A confluence of blogs

First thing you should know about me is that I'm a Gemini (birthday's in May, start thinking about gifts now) so I have two very distinct sides to my personality. Each of them is represented by my blogs: my author blog which is this one if you couldn't tell and my dancer blog, which is www.fitballet.blogspot.com, where I talk about dance and training and post videos to help beginners.

Never have the two blogs met until now. This morning, I was reading a review of a dance movie called "A Beautiful Tragedy" on the blog, Dance Advantage. The movie is about an anorexic dancer in Russia named Oksana. The reviewer wrote about the documentary's unflinching look at ballet in Russia, where dance is taken very seriously. The dance world is notoriously stringent about weight and size yet it's accepted as a given while anorexia in the modeling world is condemned.Which brings me to this sad article from CNN.com about the death of model Isabella Caro. She was on an anti-anorexia billboard in France and even wrote a memoir called, "The Little Girl Who Did Not Want to Get Fat" about her battle with the disease from a young age.

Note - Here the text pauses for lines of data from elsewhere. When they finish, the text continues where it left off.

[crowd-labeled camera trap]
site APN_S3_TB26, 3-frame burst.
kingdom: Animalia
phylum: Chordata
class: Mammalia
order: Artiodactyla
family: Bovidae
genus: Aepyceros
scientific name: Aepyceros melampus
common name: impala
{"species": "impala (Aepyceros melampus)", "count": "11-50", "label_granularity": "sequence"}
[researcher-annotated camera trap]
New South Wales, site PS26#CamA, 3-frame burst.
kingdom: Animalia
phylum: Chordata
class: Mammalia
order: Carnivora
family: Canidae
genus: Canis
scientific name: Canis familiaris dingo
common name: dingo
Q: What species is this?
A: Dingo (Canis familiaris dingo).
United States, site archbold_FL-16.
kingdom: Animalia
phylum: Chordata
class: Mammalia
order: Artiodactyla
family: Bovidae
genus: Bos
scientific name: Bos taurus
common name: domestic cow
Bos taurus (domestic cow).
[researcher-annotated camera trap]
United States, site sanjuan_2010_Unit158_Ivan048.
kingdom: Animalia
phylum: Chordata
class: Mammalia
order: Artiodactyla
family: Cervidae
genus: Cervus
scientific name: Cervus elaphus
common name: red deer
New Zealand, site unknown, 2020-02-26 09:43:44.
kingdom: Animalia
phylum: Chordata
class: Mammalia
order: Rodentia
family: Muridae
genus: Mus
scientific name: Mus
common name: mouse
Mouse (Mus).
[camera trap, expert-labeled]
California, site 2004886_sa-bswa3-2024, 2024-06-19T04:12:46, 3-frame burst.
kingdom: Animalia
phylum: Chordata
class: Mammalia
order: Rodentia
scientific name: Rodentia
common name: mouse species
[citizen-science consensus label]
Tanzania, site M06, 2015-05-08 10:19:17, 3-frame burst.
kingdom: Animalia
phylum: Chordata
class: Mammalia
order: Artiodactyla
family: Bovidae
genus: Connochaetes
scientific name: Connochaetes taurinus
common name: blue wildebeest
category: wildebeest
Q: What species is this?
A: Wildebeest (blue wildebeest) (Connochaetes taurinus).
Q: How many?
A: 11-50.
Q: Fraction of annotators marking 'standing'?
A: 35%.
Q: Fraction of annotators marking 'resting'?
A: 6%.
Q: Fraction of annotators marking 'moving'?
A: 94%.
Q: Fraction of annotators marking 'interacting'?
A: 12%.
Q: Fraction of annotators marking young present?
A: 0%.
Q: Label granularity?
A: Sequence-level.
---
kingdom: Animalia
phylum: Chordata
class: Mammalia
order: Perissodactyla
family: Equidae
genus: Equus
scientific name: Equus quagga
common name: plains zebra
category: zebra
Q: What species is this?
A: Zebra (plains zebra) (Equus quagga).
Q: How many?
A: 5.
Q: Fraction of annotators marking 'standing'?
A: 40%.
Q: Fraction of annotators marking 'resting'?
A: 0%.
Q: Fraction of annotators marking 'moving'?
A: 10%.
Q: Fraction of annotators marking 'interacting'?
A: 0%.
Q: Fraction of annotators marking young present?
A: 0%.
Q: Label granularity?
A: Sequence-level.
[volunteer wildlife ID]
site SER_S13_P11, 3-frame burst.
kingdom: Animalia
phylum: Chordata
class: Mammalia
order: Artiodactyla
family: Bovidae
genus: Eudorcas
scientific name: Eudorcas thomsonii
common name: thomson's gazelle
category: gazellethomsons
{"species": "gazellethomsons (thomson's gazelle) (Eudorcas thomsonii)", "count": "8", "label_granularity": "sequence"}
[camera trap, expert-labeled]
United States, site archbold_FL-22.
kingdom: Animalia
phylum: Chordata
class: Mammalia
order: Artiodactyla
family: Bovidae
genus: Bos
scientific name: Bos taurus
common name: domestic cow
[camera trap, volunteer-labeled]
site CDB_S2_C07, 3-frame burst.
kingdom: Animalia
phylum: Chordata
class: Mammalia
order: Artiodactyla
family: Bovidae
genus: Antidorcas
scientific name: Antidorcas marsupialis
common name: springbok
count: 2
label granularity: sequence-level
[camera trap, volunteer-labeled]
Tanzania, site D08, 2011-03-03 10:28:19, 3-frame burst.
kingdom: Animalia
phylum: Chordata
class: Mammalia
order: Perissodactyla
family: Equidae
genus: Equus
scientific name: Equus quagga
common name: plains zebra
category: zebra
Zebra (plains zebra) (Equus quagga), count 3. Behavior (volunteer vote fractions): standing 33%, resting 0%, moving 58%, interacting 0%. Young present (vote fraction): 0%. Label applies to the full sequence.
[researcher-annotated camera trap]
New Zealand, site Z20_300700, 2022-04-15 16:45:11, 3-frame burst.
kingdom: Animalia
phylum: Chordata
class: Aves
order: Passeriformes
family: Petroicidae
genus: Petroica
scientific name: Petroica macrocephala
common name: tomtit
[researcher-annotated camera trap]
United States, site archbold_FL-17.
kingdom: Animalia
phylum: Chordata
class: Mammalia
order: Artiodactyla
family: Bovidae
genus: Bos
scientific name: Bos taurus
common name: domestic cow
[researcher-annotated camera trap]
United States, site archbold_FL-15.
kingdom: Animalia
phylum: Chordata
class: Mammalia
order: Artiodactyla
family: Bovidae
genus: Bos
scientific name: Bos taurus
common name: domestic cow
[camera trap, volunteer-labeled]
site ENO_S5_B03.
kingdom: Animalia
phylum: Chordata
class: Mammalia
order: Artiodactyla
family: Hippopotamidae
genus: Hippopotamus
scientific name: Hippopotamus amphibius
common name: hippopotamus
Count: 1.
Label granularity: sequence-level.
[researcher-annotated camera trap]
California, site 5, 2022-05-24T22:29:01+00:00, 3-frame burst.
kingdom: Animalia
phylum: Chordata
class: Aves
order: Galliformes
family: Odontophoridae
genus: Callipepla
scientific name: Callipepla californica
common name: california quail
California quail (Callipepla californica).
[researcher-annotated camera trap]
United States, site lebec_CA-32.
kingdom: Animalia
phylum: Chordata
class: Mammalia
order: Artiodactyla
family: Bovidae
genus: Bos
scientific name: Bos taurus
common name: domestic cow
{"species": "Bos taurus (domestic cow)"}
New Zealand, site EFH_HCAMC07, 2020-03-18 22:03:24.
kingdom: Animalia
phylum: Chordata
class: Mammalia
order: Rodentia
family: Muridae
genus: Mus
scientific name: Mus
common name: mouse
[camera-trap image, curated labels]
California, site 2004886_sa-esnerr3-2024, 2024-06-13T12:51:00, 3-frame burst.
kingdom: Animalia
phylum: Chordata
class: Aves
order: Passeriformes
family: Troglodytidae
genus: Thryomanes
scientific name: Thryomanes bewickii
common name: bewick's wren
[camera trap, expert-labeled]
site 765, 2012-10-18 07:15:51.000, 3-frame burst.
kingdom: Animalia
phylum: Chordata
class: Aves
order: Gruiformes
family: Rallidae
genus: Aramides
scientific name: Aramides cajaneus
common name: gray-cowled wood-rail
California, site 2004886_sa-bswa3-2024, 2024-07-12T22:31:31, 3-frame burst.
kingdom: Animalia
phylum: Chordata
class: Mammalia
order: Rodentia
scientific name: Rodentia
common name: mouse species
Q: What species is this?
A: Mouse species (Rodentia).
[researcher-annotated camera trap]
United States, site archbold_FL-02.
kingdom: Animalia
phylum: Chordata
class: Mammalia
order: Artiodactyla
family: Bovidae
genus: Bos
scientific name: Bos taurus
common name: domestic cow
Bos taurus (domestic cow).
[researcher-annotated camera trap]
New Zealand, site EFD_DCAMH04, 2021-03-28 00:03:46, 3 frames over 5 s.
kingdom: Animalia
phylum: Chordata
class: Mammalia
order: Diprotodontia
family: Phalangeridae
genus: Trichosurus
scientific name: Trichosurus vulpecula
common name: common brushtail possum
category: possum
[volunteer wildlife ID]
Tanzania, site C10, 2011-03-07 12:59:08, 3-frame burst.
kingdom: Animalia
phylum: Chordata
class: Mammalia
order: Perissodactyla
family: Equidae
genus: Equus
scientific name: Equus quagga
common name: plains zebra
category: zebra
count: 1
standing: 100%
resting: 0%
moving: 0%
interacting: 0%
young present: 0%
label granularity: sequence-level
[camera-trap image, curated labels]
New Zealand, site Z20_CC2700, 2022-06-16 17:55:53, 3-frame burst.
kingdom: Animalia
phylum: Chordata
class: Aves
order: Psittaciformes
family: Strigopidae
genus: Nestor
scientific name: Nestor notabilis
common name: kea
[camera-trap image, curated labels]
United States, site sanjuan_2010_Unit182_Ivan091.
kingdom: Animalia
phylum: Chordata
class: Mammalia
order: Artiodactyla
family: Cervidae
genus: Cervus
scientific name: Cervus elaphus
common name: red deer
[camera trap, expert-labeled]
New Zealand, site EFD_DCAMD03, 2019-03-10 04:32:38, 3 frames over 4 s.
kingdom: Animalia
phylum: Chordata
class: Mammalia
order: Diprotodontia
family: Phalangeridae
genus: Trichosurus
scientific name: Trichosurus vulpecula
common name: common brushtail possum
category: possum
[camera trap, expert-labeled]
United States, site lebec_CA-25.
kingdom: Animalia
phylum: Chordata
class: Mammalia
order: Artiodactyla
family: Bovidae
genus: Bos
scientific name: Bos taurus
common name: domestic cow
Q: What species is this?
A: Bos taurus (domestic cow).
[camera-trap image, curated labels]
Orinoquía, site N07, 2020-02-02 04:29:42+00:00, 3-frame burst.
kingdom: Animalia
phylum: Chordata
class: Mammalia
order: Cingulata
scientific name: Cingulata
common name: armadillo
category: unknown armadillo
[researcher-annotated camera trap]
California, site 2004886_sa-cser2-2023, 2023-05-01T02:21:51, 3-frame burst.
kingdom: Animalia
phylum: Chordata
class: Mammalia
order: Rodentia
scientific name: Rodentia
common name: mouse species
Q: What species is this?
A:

Then, back in my writer world, I got a Google alert about an ALL ABOUT VEE mention. Here it's part of an article titled, "YA Fatphobia" in the upcoming issue of The Horn Book, which is a literary resource for teachers and librarians across the country. My novel is very positively mentioned and included among a handful of YA novels that portray plus-size characters in a positive and healthy way (thank you, writer and reviewer Kathryn Nolfi!).

And one more article from CNN.com, an interview with actress Ginnifer Goodwin ("Big Love"). She's beautiful, isn't she? She has gorgeous skin and a great career and yet, she seems to have an unhealthy attitude toward food and dieting. I know this interview is supposed to show how healthy she is but honestly, she's in the same world as my character, Veronica May. Except where my gal accepts her weight and lives beautifully, Ms. Goodwin seems to see weight as a constant battle in her life, not so very different from Ms. Caro or the Russian ballerina, Oksana. And yet, she's being portrayed as someone with a balanced life. Sorry, Ms. Goodwin, but you're just as anxious and obsessed about weight as every other actress in Hollywood.

All of these articles in one morning! And this was on top of reading the sobering statistic that 2 out of every 3 Americans is overweight or obese. No wonder! We have the worst attitudes toward food and disease and we label people and food "good" or "bad." None of these people need to make weight-loss resolutions: they need to make acceptance resolutions.